Шрифт:
Интервал:
Закладка:
Затем опять потянулся роман, и вот, к некоторому удивлению моему, я встретил в шестой части романа сцену, отвечающую настоящей «злобе дня» и, главное, явившуюся не намеренно, не тенденциозно, а именно из самой художественной сущности романа. Тем не менее, повторяю это, для меня это было неожиданно и несколько меня удивило: такой «злобы дня» я все-таки не ожидал.

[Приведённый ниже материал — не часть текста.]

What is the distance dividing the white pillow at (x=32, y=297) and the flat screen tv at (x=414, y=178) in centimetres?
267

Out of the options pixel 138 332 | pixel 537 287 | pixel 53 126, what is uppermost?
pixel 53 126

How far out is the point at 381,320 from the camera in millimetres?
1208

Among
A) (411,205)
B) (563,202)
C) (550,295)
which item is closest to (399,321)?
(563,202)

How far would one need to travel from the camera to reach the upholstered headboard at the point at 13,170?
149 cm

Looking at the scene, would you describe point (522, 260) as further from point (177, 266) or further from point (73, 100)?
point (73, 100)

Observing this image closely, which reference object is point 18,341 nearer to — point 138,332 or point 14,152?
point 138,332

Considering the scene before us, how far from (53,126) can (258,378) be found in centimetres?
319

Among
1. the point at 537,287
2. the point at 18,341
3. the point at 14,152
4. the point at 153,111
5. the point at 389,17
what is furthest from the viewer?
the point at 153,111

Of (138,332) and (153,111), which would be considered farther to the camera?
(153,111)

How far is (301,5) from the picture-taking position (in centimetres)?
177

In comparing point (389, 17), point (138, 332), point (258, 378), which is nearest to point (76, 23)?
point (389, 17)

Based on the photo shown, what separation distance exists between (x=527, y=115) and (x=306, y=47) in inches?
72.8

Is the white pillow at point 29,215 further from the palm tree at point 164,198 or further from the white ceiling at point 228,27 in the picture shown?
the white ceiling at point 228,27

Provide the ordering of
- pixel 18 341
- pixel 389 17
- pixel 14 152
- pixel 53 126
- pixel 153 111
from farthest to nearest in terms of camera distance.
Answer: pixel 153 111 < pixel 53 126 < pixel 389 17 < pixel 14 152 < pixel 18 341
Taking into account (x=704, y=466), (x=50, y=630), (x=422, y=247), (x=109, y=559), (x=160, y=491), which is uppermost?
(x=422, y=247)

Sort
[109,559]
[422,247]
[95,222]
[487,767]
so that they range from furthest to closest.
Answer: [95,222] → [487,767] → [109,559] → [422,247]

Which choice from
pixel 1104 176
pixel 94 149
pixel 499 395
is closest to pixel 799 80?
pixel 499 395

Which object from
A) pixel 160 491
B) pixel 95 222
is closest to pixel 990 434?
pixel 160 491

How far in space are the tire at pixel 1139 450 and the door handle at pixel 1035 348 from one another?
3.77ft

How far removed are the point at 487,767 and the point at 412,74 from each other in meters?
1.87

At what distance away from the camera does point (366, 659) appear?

Я почему-то не думал, что автор решится довести своих героев в их развитии до таких «столпов». Правда, в столпах-то этих, в этой крайности вывода и весь смысл действительности, а без того роман имел бы вид даже неопределенный, далеко не соответствующий ни текущим, ни существенным интересам русским: был бы нарисован какой-то уголок жизни, с намеренным игнорированием самого главного и самого тревожного в этой же жизни. Впрочем, я, кажется, пускаюсь решительно в критику, а это не мое дело. Я только хотел указать на одну сцену. Больше ничего как обозначились два лица с той именно стороны, с которой они наиболее для нас теперь могут быть характерны, и, тем самым, тот тип людей, к которому принадлежат эти два лица, поставлен автором на самую любопытнейшую точку в наших глазах в их современном социальном значении.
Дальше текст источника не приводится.